Most algorithms can't deal with non-numeric or missing values, which is why we had to do so much data cleaning.

In [76]:
from sklearn.linear_model import LogisticRegression
lr = LogisticRegression()

In [77]:
features = loans_6.drop(["loan_status"], axis = 1)
target = loans_6["loan_status"]

In [78]:
fitting = lr.fit(features, target)



In [79]:
np.unique(predictions, return_counts = True)

NameError: name 'predictions' is not defined

# First Model Results

The model is obviously overfitted with overwhelming good results, this comes from the fact that we used the same data to train and predict

<br>

To improve the results we should use k-fold cross validation with cross_val_predict() function from the sklearn.model_selection package

In [80]:
from sklearn.model_selection import cross_val_predict
lr_2 = LogisticRegression()

predictions_2 = cross_val_predict(lr_2, features, target, cv = 3)



In [81]:
np.unique(predictions_2, return_counts = True)

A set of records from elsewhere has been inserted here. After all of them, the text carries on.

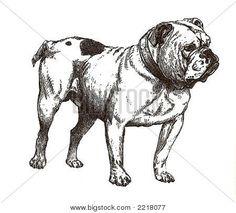 Illustration Of English Bulldog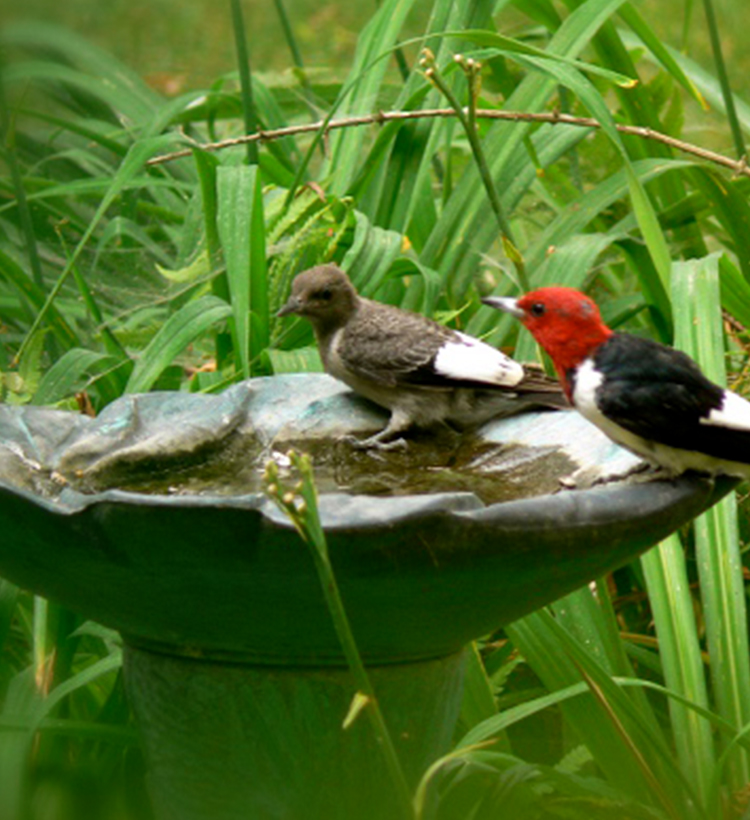 woodpeckers in birdbath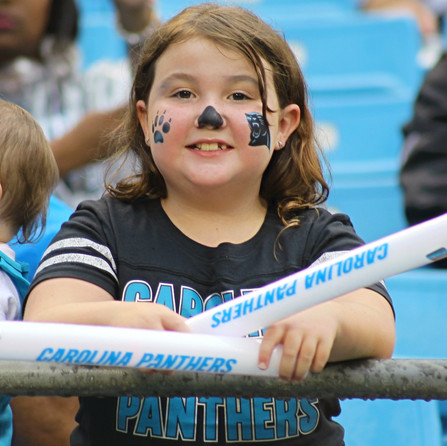 Carolina Panthers Fan Fest returns to Bank of America Stadium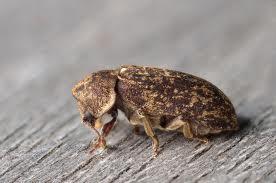 Ölüm Saati Böceği (Xestobilum rufovillosum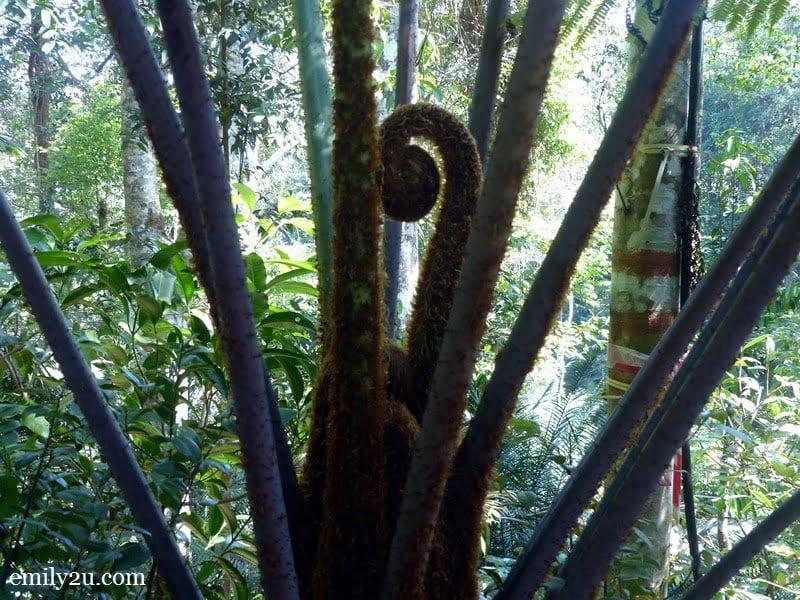 16. Monkey Tail Fern
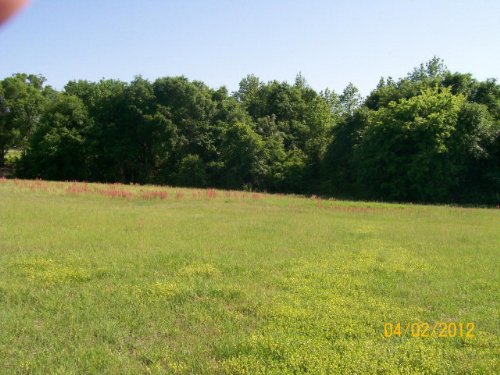 6.54 +/- Ac : Troy : Pike County : Alabama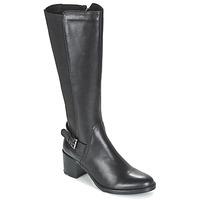 kengät Naiset Saappaat Betty London FAJIJE Black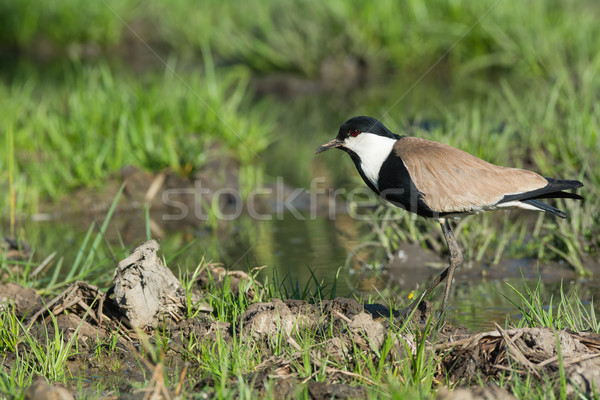 Spur-Winged Lapwing (Vanellus Spinosus) on a grassy bank in a ma Stock photo © davemontreuil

(array([0, 1], dtype=int64), array([   59, 37616], dtype=int64))

In [91]:
# False positives.
fp_filter = (predictions_2 == 1) & (loans_6["loan_status"] == 0)
fp_1 = len(predictions_2[fp_filter])

# True positives.
tp_filter = (predictions_2 == 1) & (loans_6["loan_status"] == 1)
tp_1 = len(predictions_2[tp_filter])

# False negatives.
fn_filter = (predictions_2 == 0) & (loans_6["loan_status"] == 1)
fn_1 = len(predictions_2[fn_filter])

# True negatives
tn_filter = (predictions_2 == 0) & (loans_6["loan_status"] == 0)
tn_1 = len(predictions_2[tn_filter])

In [92]:
# Rates
tpr_1 = tp_1 / (tp_1 + fn_1)
fpr_1 = fp_1 / (fp_1 + tn_1)

print(tpr_1)
print(fpr_1)

0.9987920460880877
0.9962887363147152


# Penalising the classifier

Our last results show that the logistic regression model doesn't take into account the imbalance in the data (i.e. we have more than 6 times loans being paid-off on time than not).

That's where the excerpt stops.